**EXCERPT PROVIDED:**
»»

I ordered a full English but ended up with bubble and squeak
Aston Martin Vanquish

I’m a fiddler. Whenever I get the furniture in a room arranged just as I like it, I sit down and decide immediately that I don’t like it at all. It all started in my study at school. I had to share it with five younger boys, so that meant five tables and five chairs. And pretty much every day I’d try something a bit different.

Usually this meant four boys sharing one table and me having the others for my various hi-fi components that had to be laid out horizontally for aesthetic reasons one day and then vertically the next.

I think, therefore, I’d make a good fist of running Aston Martin. It is a small company with limited resources and no big-boy owner to help out with the economies of scale when buying components. Bentley can get its masters at Volkswagen to make noises when negotiating a deal on a new supply of brakes. Rolls-Royce can turn to BMW. Ferrari can look to Fiat. But Aston has to go and see ZF, the German gearbox manufacturer, and say, ‘Please, sir, can we have some more?’ And usually the answer is, ‘
Nein
, Englander.’ So it has to produce a range of cars using nothing but what it’s got. And what it’s got is two engines. And one basic design.

««

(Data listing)
»»

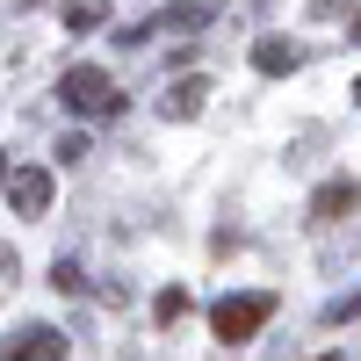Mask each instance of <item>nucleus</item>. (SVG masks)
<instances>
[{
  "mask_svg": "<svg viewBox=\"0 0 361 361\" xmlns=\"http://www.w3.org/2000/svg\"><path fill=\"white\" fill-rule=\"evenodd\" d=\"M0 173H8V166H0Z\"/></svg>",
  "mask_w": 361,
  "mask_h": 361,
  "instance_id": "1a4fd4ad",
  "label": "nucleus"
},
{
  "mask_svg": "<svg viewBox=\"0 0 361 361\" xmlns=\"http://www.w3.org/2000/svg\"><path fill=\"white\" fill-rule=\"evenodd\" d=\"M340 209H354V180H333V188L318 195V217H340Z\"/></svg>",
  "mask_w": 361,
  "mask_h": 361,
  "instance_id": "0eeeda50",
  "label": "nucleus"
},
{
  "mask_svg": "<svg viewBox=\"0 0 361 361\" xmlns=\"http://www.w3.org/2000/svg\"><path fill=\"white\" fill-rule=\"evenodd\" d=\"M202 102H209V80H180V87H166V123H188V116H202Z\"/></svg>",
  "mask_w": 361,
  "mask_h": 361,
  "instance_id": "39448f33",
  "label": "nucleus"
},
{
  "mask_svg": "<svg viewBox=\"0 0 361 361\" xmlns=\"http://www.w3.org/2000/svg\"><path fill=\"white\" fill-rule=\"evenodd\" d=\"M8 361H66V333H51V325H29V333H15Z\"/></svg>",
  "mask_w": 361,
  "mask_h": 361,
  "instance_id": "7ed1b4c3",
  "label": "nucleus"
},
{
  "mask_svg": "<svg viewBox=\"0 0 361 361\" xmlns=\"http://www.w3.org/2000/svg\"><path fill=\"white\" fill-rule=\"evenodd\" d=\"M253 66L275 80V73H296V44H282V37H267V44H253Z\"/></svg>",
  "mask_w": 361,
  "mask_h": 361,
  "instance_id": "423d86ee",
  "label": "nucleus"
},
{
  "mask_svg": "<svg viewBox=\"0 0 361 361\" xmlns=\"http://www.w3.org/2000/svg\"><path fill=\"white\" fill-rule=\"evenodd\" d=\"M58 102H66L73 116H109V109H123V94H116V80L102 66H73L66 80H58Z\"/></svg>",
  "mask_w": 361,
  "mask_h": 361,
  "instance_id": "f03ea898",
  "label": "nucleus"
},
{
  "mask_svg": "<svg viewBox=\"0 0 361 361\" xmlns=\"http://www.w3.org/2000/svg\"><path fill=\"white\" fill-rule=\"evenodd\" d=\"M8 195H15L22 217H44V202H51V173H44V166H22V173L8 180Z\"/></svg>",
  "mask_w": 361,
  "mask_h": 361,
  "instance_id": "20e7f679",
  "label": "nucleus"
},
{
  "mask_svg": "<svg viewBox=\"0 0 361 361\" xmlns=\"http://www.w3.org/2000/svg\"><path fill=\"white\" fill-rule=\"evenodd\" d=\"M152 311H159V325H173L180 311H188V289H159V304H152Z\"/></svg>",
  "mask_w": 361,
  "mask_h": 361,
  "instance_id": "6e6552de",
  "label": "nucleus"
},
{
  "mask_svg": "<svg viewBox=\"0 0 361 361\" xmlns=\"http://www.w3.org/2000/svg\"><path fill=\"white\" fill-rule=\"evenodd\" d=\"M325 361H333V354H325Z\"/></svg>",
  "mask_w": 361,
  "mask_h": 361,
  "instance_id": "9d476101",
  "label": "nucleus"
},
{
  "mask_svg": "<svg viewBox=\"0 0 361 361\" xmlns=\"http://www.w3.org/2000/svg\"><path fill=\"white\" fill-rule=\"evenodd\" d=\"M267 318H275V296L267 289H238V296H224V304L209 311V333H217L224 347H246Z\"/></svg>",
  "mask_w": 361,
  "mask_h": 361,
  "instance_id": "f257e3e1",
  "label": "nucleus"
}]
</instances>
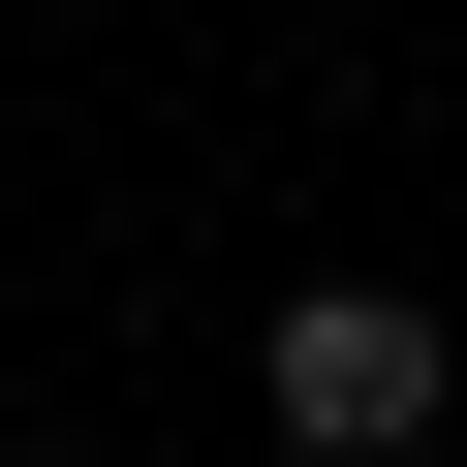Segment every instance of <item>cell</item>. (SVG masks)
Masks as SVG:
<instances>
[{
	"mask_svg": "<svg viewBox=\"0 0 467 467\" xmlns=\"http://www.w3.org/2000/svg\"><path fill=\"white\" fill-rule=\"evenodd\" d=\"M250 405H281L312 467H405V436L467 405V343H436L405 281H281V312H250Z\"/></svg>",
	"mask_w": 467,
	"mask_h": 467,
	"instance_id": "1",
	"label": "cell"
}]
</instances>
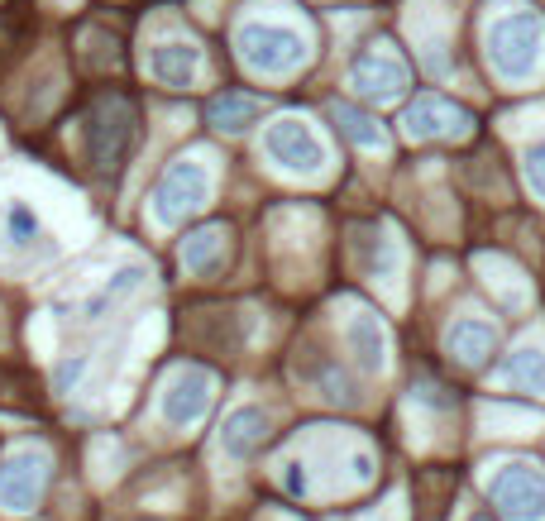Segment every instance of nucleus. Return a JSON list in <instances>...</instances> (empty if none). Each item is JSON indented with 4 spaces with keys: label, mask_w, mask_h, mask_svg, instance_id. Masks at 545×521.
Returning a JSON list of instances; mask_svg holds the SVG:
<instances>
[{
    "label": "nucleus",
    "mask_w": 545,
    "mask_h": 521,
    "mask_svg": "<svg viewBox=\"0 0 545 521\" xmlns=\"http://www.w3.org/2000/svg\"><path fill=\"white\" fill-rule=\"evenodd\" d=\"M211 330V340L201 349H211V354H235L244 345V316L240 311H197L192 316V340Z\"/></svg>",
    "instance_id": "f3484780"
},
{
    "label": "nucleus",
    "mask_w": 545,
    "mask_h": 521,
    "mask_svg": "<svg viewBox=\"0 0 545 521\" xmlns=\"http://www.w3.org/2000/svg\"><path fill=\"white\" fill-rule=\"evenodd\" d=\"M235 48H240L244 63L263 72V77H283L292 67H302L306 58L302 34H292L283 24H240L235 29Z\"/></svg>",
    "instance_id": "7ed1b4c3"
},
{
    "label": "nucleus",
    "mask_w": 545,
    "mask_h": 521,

««

**TASK REQUIREMENTS:**
• 1. Decide whether each statement agrees with the Aston Martin Vanquish text, answering yes or no and quoting the words that settle it: (a) The narrator shared a school study with five younger boys. (b) Aston Martin has a big-boy owner to help with buying components. (c) Aston Martin has three engines to build its range from.
• 2. Extend the Aston Martin Vanquish text beyond its final sentence, keeping the same voice.

**RESPONSES TO THE EXERCISE:**
• 1.
(a) Yes: "I had to share it with five younger boys"
(b) No: "no big-boy owner to help out with the economies of scale when buying components"
(c) No: "And what it’s got is two engines."

• 2.
It started with the DB9. An excellent, graceful and fast car. It heralded a departure for the company and many were sold. So a new car was launched, the V8 Vantage. To the untrained eye, it looked pretty similar to the DB9 but to start with, it had a different engine and was a bit more sporty. Then it was fitted with the same engine as the DB9. And then the DB9 was given some new sills to become the DBS, which was very brilliant but quite
expensive. So some new sills were invented to create the Virage. And you could also buy most of these cars as convertibles or coupés. In essence, then, Aston’s engineers were in my study, endlessly rearranging the same bits of furniture.

And now they’ve rearranged them again. The DBS and the Virage are gone and in their place we have this car. A car that doesn’t even get its own name. Instead they’ve rummaged around in the company tuck box and found an old moniker – Vanquish.

You may remember the first effort. I do. Mainly because it was so very poor. Yes, it had a big price tag and a big V12 engine – made from mating two Ford V6s together. And yes, it was very fast, but only in theory. In practice it went from 0 to 6000 rpm in one clutch.

So the new car uses an old name and the same basic engine that’s been in the DB9, the DBS, the Virage and the V12 Vantage. The same basic styling, the same construction techniques and a six-speed automatic gearbox from ZF’s end-of-season everything-must-go discount bin. And the price tag for this rearrangement? Well, before you start with options, it’s a whopping £189,995.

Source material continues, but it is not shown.